Springville - An ice cream festival will be held on parsonage lawn on the evening of July 13th. The Citizen's Band will play during the evening. There will be ice cream, cake, lemonade, and fruit for sale. A Short program is expected of music and readings. Proceeds for parsonage repairs.
Jackson - It is rumored that the school board will enlarge the school building and otherwise improve the grounds and will in the autumn open a graded school in that place. The board have elected the following teachers - Jackson, Miss Nora Hill; North Jackson, Miss Ida Larrabee; Lake View, E. E. Ely; Maple Ridge, Miss Verna Carpenter; Slocum, Miss Vina Bingham; Bingham, Miss Mamie Calnan; French, Frank Bryant.
Gibson - The Gibson township school board have established the South Gibson High School and hired as teachers, Prof. J. E. Williams, Principal; Miss Lizzie Shafer, Assistant; and Miss Dora Follet for the primary room. A course of study for the High School was adopted and a text book committee appointed. The action of the board is highly approved by the citizens of South Gibson and vicinity, who believe that the advantages of higher education should be enjoyed by all.
Flynn [Middletown] - T. H. Golden has about 10 acres of rye and it is beautiful to look at. It is said by a good many to be the nicest and most even piece they ever saw. Some stalks that were measured were 8 ft long; raised on pure, clear-conscience, Democratic soil. Republicans wishing some of this kind of seed can no doubt get it of Mr. Golden, as he is an accommodating fellow. Republicans who have been in the habit of sowing tares will have to prepare their ground differently or this kind of seed will do them no good.
Stevens Point - A letter received by Erastus Carr, Stevens Point, dated Indang, P.I. [Philippine Islands], from Capt. Baker, tells him that his son, Frank, was shot through the heart and instantly killed, at Linery, P.I., Cavite province. The Captain says that Frank was one of the bravest men and best soldiers in the company and was beloved by his comrades. The remains were buried in a churchyard near where he fell.
Brooklyn - Wednesday morning here was great excitement produced when it was found that Doran Bros. safe in their blacksmith shop had been blown open. The door was entirely blown into pieces. The robbers chose a very poor place, for the safe contained no money, none being kept in it at any time, and the valuable books and papers were not injured. The windows were badly wrecked.
Royal - The Royal people let their liberty pole down last Saturday and gave it a new coat of paint and new ropes. The pole is 102 ft high and was furnished to Royal by the Royal Baking Powder Co.

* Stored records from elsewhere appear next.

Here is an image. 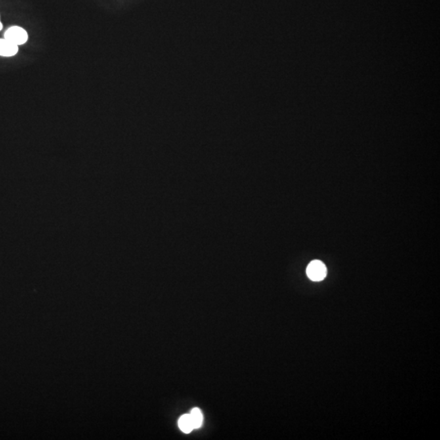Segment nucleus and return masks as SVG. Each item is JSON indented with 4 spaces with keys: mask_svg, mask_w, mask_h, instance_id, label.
<instances>
[{
    "mask_svg": "<svg viewBox=\"0 0 440 440\" xmlns=\"http://www.w3.org/2000/svg\"><path fill=\"white\" fill-rule=\"evenodd\" d=\"M189 416H190L194 429H198V428L201 427L202 421H203V416H202L201 411L199 409L195 408L191 411Z\"/></svg>",
    "mask_w": 440,
    "mask_h": 440,
    "instance_id": "obj_5",
    "label": "nucleus"
},
{
    "mask_svg": "<svg viewBox=\"0 0 440 440\" xmlns=\"http://www.w3.org/2000/svg\"><path fill=\"white\" fill-rule=\"evenodd\" d=\"M179 426H180V429H181L184 433H186V434L190 433V432L194 429L193 422H192V420H191V417L190 416H189V414L183 415L182 417L180 418V420H179Z\"/></svg>",
    "mask_w": 440,
    "mask_h": 440,
    "instance_id": "obj_4",
    "label": "nucleus"
},
{
    "mask_svg": "<svg viewBox=\"0 0 440 440\" xmlns=\"http://www.w3.org/2000/svg\"><path fill=\"white\" fill-rule=\"evenodd\" d=\"M5 38L19 47L27 42L29 35L25 29L15 25L7 29L5 34Z\"/></svg>",
    "mask_w": 440,
    "mask_h": 440,
    "instance_id": "obj_1",
    "label": "nucleus"
},
{
    "mask_svg": "<svg viewBox=\"0 0 440 440\" xmlns=\"http://www.w3.org/2000/svg\"><path fill=\"white\" fill-rule=\"evenodd\" d=\"M18 46L11 42L9 40L0 38V57H14L18 53Z\"/></svg>",
    "mask_w": 440,
    "mask_h": 440,
    "instance_id": "obj_3",
    "label": "nucleus"
},
{
    "mask_svg": "<svg viewBox=\"0 0 440 440\" xmlns=\"http://www.w3.org/2000/svg\"><path fill=\"white\" fill-rule=\"evenodd\" d=\"M2 29H3V24H2V22H1V21H0V31H1V30H2Z\"/></svg>",
    "mask_w": 440,
    "mask_h": 440,
    "instance_id": "obj_6",
    "label": "nucleus"
},
{
    "mask_svg": "<svg viewBox=\"0 0 440 440\" xmlns=\"http://www.w3.org/2000/svg\"><path fill=\"white\" fill-rule=\"evenodd\" d=\"M306 274L312 281H322L327 275V269L321 261L314 260L308 265Z\"/></svg>",
    "mask_w": 440,
    "mask_h": 440,
    "instance_id": "obj_2",
    "label": "nucleus"
}]
</instances>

Forest City - In St. Agnes' Catholic church, on June 20th, Miss Rebecca McManus was married to Wm. W. Swartz by Rev. J. J. Griffin, of Carbondale.

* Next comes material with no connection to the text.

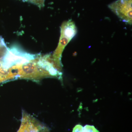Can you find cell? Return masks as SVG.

4TH OF JULY NOTES - It was a typical "fourth"--red hot weather and a drenching shower. That's the only genuine combination--all others are imitations. At Heart Lake there was an immense crowd, largely from Scranton. The merry-go-round, the dance, stands and the naphtha launch, "Idlewild," all did a rushing business. The fakir with the "shell game" was there and did not look for victims, taking many a dollar from people who should have known better than bet on a sharper's own game. It was reported on the grounds that a substantial farmer had lost about $90. The game was stopped. Parties from Scranton run in beer by the barrel and their bars were "wide open." This displeased the management at the Lake, and Montrose officers were sent for to arrest the parties, but there were too many of them and they did not succeed in making any arrests. There was some excitement in Montrose during the night of the third, over the matter of whether the cannon ought to be fired. Mayor McCausland thought it best not to, and had it stored in the engine house; but others thought differently, and took it out and fired it a few times. There was something of a struggle over the matter, between the policemen who were trying to carry out Mr. McCausland's orders, add those who wanted the cannon, and it is said some sore heads resulted from pummeling.